Solid results with multifocal lens after cataract and clear lens extraction
MedWire News: Implantation of multifocal intraocular lenses results in excellent near visual acuity following cataract or clear lens extraction without compromising distance visual acuity, research shows.
More than 80% of treated patients were free from spectacles following the implantation of multifocal intraocular lenses, report Charles McGhee (University of Auckland, New Zealand) and colleagues in the journal Clinical and Experimental Ophthalmology.
Intraocular lenses have improved in recent decades, with the use of monofocal intraocular lenses providing excellent visual acuity outcomes.
The monofocal lenses, however, have limited depth of focus and are unable to provide maximum visual acuity for distance and near tasks.
A multifocal lens, on the other hand, was developed for cataract patients and provides a wide distance range of uncorrected vision.
In the present study, the researchers evaluated an apodized, diffractive, multifocal intraocular lens in 363 eyes of patients undergoing surgery for cataract or clear lens extraction.
One month after surgery, 351 eyes (96.5%) achieved uncorrected visual acuity, defined as 6/12 or better, with 52% of eyes achieving 6/6.
In the cataract and clear lens extraction patients, 78.9% and 71.3%, respectively, gained at least one line of vision, and no eye lost more than one line of vision.
Six months following surgery, all patients achieved 6/6 bifocal corrected visual acuity in the corrected eye, except for one patient who did not improve beyond 6/15 vision due to a subclinical macular abnormality.
At the last review, 82% of patients reported freedom from eyeglasses and 92% of all patients reported they would have the lens implanted again.
The biconvex optic of the lens contains the diffractive element in the central 3.6 mm of the anterior surface of the optic, and comprises 12 concentric steps that decrease from 1.3 to 0.2 µm. This helps provide a transition between near and far vision.

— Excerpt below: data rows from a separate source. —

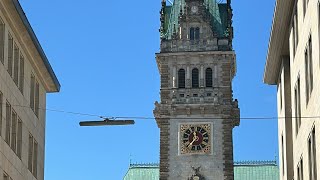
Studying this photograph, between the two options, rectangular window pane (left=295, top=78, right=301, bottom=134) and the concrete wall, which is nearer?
the concrete wall

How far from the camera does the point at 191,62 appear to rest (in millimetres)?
123500

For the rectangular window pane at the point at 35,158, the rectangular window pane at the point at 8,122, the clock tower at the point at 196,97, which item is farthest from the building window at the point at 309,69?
the clock tower at the point at 196,97

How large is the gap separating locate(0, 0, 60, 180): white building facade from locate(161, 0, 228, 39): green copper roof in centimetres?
6306

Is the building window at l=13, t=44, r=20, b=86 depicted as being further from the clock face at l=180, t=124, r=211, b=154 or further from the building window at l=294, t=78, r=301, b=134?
the clock face at l=180, t=124, r=211, b=154

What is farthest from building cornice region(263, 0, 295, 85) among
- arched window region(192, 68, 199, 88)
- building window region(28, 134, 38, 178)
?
arched window region(192, 68, 199, 88)

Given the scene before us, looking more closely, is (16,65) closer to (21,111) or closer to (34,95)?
(21,111)

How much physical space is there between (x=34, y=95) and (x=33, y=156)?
3.68 meters

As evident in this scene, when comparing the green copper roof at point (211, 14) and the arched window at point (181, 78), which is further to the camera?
the green copper roof at point (211, 14)

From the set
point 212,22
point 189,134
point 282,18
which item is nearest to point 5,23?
point 282,18

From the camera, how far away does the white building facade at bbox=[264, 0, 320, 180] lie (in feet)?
140

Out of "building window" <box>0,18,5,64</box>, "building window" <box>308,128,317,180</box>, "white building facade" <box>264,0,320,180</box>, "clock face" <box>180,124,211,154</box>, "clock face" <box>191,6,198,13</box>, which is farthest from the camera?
"clock face" <box>191,6,198,13</box>

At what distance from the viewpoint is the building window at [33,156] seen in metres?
59.2

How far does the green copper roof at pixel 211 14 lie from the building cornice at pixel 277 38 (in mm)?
61618

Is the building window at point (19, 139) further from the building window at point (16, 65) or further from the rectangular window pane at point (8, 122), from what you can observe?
the rectangular window pane at point (8, 122)
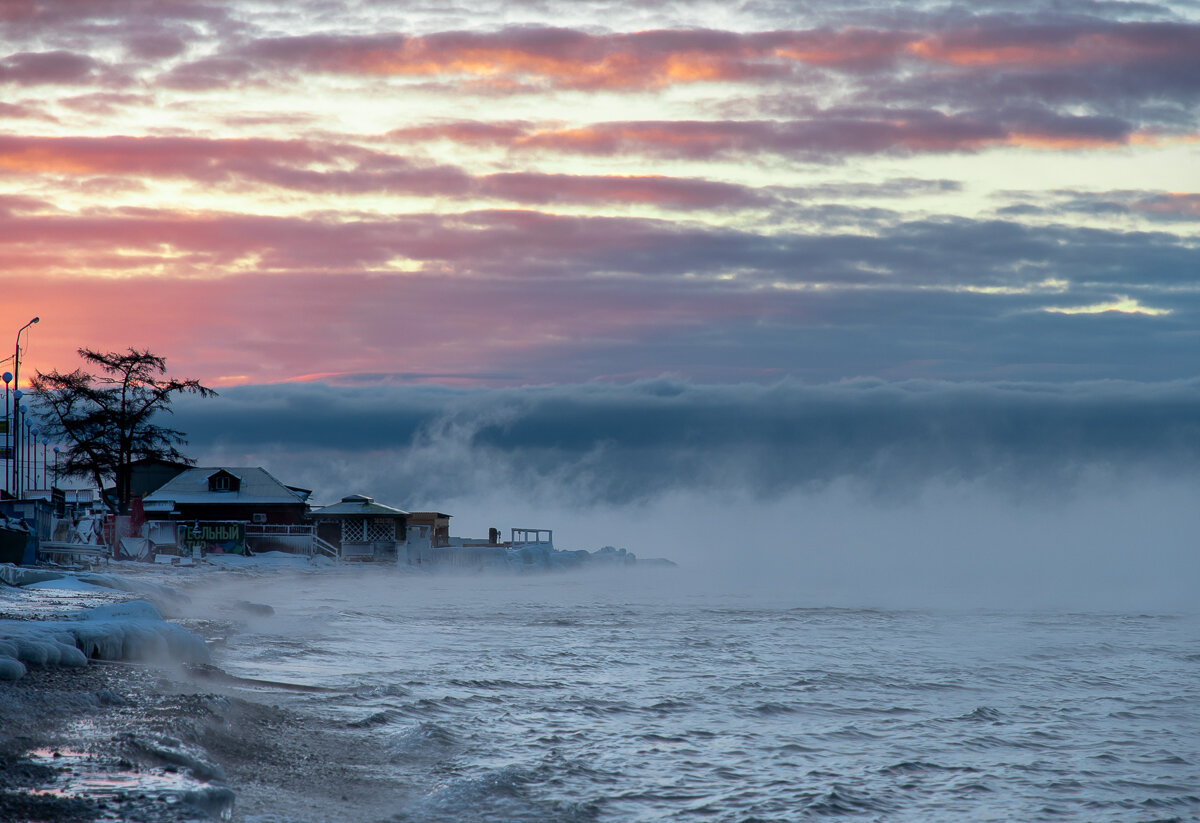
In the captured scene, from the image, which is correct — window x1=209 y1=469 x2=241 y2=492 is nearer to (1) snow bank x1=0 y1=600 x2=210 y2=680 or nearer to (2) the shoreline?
(1) snow bank x1=0 y1=600 x2=210 y2=680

The researchers say the multifocal intraocular lens "provides predictable postoperative refractive results, with good vision at distance and near in the majority of subjects, [but] patients must still be informed that complete spectacle independence cannot be guaranteed."
One in 10 patients reported halos around lights in the postoperative period, but none of these cases were considered visually disabling or required an exchange of the intraocular lens.
Satisfactory results, according to the researchers, depend not only on patient selection, as well as focusing the patient's motivation and expectations, but also on an accurate biometry and intraocular lens power calculation.
They note that secondary procedures, such as laser-assisted in situ keratomileusis, may be needed in a small number of patients to correct any refractory errors and improve satisfaction.